Clinical Research Nurse I

You will:

• Provide support and monitor safety of study participants on inpatient unit

• Carry out physician's orders as required

• Communicate with study staff on daily events

• Dose subjects with study drug and concomitant medications according to protocol

• Initiate and run a medical or psychiatric emergency if necessary

• Document subjects status via progress notes

• Evaluate subjects for safety and provide medical/psychiatric support if necessary

• Maintain overall order on the unit while supervising day to day operations

• Account for each subject at all times while on the unit

• Communicate/document subject's status/findings with relief staff at change of shift

• Immediately notify Investigator or designate of all procedural abnormal findings

• Attend study initiation and other trial related meetings or training sessions

• Perform single and serial vital signs and electrocardiographs per manual/protocol instruction

• Assist and/or obtain safety blood specimens by venipuncture and capillary puncture, Insert intravenous cannulas, collect-pharmacokinetic (PK), pharmacodynamic DNA (PD) blood samples from people of all ages consistent with waived procedures as per CLIA guidelines and certification

• Assist and/or process samples, complete manifest, and ship safety samples in compliance with IATA regulations and according to clinical trial laboratory manual/protocol instruction

• Store samples in compliance with protocol/lab manual instructions

• Uphold IATA, GCP certification, educational, training requirements, and attend protocol related meetings

• Assist with daily schedule board of assignments, log all in-house, UA, UDS, Alcohol, Urine pregnancy procedures

• Communicate any information with PI and clinical team List and clarify concerns and questions with the Principal Investigator and Sponsor/CRO (e.g., patient population, Sponsor/CRO expectations, enrollment, study procedures)

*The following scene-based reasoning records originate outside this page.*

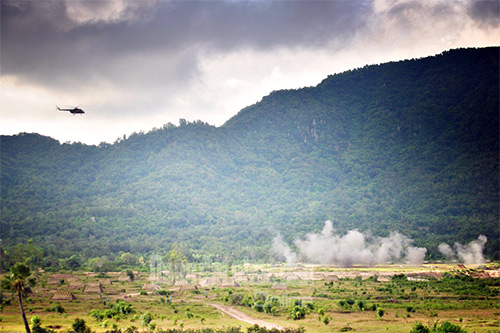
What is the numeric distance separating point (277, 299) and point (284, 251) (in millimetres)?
46511

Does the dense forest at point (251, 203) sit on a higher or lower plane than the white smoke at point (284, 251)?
higher

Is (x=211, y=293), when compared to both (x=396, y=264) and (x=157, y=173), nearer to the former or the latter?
(x=396, y=264)

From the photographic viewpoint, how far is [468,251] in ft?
327

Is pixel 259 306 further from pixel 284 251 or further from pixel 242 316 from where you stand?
pixel 284 251

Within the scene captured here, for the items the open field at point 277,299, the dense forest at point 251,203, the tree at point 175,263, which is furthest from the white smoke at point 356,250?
the tree at point 175,263

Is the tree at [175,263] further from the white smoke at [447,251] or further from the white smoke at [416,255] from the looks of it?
the white smoke at [447,251]

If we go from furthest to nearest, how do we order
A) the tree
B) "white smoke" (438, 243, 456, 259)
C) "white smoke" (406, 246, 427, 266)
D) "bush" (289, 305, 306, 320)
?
"white smoke" (438, 243, 456, 259) → "white smoke" (406, 246, 427, 266) → the tree → "bush" (289, 305, 306, 320)

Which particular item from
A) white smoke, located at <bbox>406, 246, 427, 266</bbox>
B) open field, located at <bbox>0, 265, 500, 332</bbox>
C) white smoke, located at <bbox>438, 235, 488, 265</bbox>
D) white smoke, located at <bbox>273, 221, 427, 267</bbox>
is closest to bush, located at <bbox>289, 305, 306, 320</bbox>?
open field, located at <bbox>0, 265, 500, 332</bbox>

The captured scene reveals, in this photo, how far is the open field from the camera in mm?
53625

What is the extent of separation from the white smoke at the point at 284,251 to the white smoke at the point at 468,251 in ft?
97.8

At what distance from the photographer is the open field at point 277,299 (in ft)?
176

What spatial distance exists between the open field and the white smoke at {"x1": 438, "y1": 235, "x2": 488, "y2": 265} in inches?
290

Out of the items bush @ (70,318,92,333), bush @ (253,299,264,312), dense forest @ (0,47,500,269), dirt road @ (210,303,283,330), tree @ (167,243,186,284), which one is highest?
dense forest @ (0,47,500,269)

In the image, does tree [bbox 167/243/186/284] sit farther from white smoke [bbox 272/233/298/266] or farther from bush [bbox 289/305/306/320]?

• Assist primary coordinator to propose and negotiate alternatives to improve protocol concomitant medications

• Communicate dietary need/changes

To be successful in the role, you will have:

• Associate's degree in nursing with a minimum of 2 years' experience or a combination of education/experience

• Clinical research experience strongly preferred

• Active Registered Nurse license

• Knowledge of FDA and GCP requirements

• Current training in biohazard waste, blood borne pathogens, and chemical hygiene preferred

Benefits of Working in ICON:Our success depends on the knowledge, capabilities and quality of our people. That’s why we are committed to developing our employees in a continuous learning culture – one where we challenge you with engaging work and where every experience adds to your professional development.At ICON, our focus is to provide you with a comprehensive and competitive total reward package that comprises, not only an excellent level of base pay, but also a wide range of variable pay and recognition programs. In addition, our best in class employee benefits, supportive policies and wellbeing initiatives are tailored to support you and your family at all stages of your career - both now, and into the future.ICON, including subsidiaries, is an equal opportunity and inclusive employer and is committed to providing a workplace free of discrimination and harassment. All qualified applicants will receive equal consideration for employment without regard to race, color, religion, sex, sexual orientation, gender identity, national origin, disability or protected veteran status.If, because of a medical condition or disability, you need a reasonable accommodation for any part of the application process, or in order to perform the essential functions of a position, please let us know through the form below.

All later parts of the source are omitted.